[Dataset entries]
====

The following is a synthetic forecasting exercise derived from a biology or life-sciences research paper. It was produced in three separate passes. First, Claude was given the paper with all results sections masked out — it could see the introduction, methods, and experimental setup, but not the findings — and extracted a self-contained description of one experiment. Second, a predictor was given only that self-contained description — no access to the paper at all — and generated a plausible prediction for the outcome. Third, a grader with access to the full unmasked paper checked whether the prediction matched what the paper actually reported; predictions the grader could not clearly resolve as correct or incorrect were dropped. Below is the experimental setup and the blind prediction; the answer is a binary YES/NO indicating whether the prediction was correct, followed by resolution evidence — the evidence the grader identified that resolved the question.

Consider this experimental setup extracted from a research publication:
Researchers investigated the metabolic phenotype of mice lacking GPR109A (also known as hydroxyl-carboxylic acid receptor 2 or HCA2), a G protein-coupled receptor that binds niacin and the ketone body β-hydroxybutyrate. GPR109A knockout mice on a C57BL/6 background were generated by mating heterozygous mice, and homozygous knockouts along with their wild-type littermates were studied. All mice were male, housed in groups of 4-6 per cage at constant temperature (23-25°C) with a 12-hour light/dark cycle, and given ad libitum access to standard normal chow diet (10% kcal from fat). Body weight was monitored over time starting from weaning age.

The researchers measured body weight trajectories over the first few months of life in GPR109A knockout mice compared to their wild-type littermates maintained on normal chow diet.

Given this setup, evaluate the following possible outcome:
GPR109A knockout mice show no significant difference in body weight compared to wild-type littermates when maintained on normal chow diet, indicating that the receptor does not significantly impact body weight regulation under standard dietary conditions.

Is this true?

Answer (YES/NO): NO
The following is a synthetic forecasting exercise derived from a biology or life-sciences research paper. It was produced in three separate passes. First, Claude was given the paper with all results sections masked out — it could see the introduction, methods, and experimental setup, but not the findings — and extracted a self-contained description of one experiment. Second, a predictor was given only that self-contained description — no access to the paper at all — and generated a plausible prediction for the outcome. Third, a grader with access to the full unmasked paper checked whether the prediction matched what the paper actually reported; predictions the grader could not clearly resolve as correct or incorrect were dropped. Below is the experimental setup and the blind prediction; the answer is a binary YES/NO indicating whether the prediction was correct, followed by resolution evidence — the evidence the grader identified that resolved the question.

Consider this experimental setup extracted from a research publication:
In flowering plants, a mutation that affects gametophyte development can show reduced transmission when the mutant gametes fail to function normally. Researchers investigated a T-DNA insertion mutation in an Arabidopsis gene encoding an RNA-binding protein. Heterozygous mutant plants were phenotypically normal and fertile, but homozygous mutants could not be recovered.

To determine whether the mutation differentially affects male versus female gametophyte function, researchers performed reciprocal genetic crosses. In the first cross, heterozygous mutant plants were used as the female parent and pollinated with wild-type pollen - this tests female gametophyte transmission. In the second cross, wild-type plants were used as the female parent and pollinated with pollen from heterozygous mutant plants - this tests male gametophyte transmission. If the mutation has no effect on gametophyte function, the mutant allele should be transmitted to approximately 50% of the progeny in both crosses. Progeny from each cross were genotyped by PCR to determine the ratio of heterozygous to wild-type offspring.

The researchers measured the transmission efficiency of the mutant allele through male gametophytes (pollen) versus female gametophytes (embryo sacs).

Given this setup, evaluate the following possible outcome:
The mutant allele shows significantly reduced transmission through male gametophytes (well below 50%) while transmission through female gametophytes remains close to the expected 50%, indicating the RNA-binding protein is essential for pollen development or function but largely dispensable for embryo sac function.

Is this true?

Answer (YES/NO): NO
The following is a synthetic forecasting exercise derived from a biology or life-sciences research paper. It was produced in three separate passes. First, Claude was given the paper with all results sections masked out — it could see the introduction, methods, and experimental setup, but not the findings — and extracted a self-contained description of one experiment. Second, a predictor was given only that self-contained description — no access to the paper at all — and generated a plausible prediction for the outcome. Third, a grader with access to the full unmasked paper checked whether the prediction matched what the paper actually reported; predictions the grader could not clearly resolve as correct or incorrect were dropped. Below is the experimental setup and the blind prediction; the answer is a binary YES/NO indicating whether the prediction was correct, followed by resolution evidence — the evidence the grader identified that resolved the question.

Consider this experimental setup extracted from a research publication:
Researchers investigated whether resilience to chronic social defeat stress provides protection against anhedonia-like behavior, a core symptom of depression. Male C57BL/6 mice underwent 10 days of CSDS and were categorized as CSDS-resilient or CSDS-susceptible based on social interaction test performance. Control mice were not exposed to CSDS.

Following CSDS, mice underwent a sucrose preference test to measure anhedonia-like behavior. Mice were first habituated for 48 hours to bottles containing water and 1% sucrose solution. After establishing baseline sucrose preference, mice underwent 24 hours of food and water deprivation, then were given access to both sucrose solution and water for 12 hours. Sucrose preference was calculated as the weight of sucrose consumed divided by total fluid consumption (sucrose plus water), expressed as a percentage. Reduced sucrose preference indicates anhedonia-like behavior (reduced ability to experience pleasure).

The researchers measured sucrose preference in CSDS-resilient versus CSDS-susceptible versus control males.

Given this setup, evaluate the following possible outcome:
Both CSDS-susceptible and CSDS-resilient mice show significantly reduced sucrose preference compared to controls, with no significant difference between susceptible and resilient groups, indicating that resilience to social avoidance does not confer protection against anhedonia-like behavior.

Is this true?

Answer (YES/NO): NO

====

* Exercise description:
Each entry must appear again in the answer exactly as written.

* Task response:
The following is a synthetic forecasting exercise derived from a biology or life-sciences research paper. It was produced in three separate passes. First, Claude was given the paper with all results sections masked out — it could see the introduction, methods, and experimental setup, but not the findings — and extracted a self-contained description of one experiment. Second, a predictor was given only that self-contained description — no access to the paper at all — and generated a plausible prediction for the outcome. Third, a grader with access to the full unmasked paper checked whether the prediction matched what the paper actually reported; predictions the grader could not clearly resolve as correct or incorrect were dropped. Below is the experimental setup and the blind prediction; the answer is a binary YES/NO indicating whether the prediction was correct, followed by resolution evidence — the evidence the grader identified that resolved the question.

Consider this experimental setup extracted from a research publication:
Researchers investigated the metabolic phenotype of mice lacking GPR109A (also known as hydroxyl-carboxylic acid receptor 2 or HCA2), a G protein-coupled receptor that binds niacin and the ketone body β-hydroxybutyrate. GPR109A knockout mice on a C57BL/6 background were generated by mating heterozygous mice, and homozygous knockouts along with their wild-type littermates were studied. All mice were male, housed in groups of 4-6 per cage at constant temperature (23-25°C) with a 12-hour light/dark cycle, and given ad libitum access to standard normal chow diet (10% kcal from fat). Body weight was monitored over time starting from weaning age.

The researchers measured body weight trajectories over the first few months of life in GPR109A knockout mice compared to their wild-type littermates maintained on normal chow diet.

Given this setup, evaluate the following possible outcome:
GPR109A knockout mice show no significant difference in body weight compared to wild-type littermates when maintained on normal chow diet, indicating that the receptor does not significantly impact body weight regulation under standard dietary conditions.

Is this true?

Answer (YES/NO): NO
The following is a synthetic forecasting exercise derived from a biology or life-sciences research paper. It was produced in three separate passes. First, Claude was given the paper with all results sections masked out — it could see the introduction, methods, and experimental setup, but not the findings — and extracted a self-contained description of one experiment. Second, a predictor was given only that self-contained description — no access to the paper at all — and generated a plausible prediction for the outcome. Third, a grader with access to the full unmasked paper checked whether the prediction matched what the paper actually reported; predictions the grader could not clearly resolve as correct or incorrect were dropped. Below is the experimental setup and the blind prediction; the answer is a binary YES/NO indicating whether the prediction was correct, followed by resolution evidence — the evidence the grader identified that resolved the question.

Consider this experimental setup extracted from a research publication:
In flowering plants, a mutation that affects gametophyte development can show reduced transmission when the mutant gametes fail to function normally. Researchers investigated a T-DNA insertion mutation in an Arabidopsis gene encoding an RNA-binding protein. Heterozygous mutant plants were phenotypically normal and fertile, but homozygous mutants could not be recovered.

To determine whether the mutation differentially affects male versus female gametophyte function, researchers performed reciprocal genetic crosses. In the first cross, heterozygous mutant plants were used as the female parent and pollinated with wild-type pollen - this tests female gametophyte transmission. In the second cross, wild-type plants were used as the female parent and pollinated with pollen from heterozygous mutant plants - this tests male gametophyte transmission. If the mutation has no effect on gametophyte function, the mutant allele should be transmitted to approximately 50% of the progeny in both crosses. Progeny from each cross were genotyped by PCR to determine the ratio of heterozygous to wild-type offspring.

The researchers measured the transmission efficiency of the mutant allele through male gametophytes (pollen) versus female gametophytes (embryo sacs).

Given this setup, evaluate the following possible outcome:
The mutant allele shows significantly reduced transmission through male gametophytes (well below 50%) while transmission through female gametophytes remains close to the expected 50%, indicating the RNA-binding protein is essential for pollen development or function but largely dispensable for embryo sac function.

Is this true?

Answer (YES/NO): NO
The following is a synthetic forecasting exercise derived from a biology or life-sciences research paper. It was produced in three separate passes. First, Claude was given the paper with all results sections masked out — it could see the introduction, methods, and experimental setup, but not the findings — and extracted a self-contained description of one experiment. Second, a predictor was given only that self-contained description — no access to the paper at all — and generated a plausible prediction for the outcome. Third, a grader with access to the full unmasked paper checked whether the prediction matched what the paper actually reported; predictions the grader could not clearly resolve as correct or incorrect were dropped. Below is the experimental setup and the blind prediction; the answer is a binary YES/NO indicating whether the prediction was correct, followed by resolution evidence — the evidence the grader identified that resolved the question.

Consider this experimental setup extracted from a research publication:
Researchers investigated whether resilience to chronic social defeat stress provides protection against anhedonia-like behavior, a core symptom of depression. Male C57BL/6 mice underwent 10 days of CSDS and were categorized as CSDS-resilient or CSDS-susceptible based on social interaction test performance. Control mice were not exposed to CSDS.

Following CSDS, mice underwent a sucrose preference test to measure anhedonia-like behavior. Mice were first habituated for 48 hours to bottles containing water and 1% sucrose solution. After establishing baseline sucrose preference, mice underwent 24 hours of food and water deprivation, then were given access to both sucrose solution and water for 12 hours. Sucrose preference was calculated as the weight of sucrose consumed divided by total fluid consumption (sucrose plus water), expressed as a percentage. Reduced sucrose preference indicates anhedonia-like behavior (reduced ability to experience pleasure).

The researchers measured sucrose preference in CSDS-resilient versus CSDS-susceptible versus control males.

Given this setup, evaluate the following possible outcome:
Both CSDS-susceptible and CSDS-resilient mice show significantly reduced sucrose preference compared to controls, with no significant difference between susceptible and resilient groups, indicating that resilience to social avoidance does not confer protection against anhedonia-like behavior.

Is this true?

Answer (YES/NO): NO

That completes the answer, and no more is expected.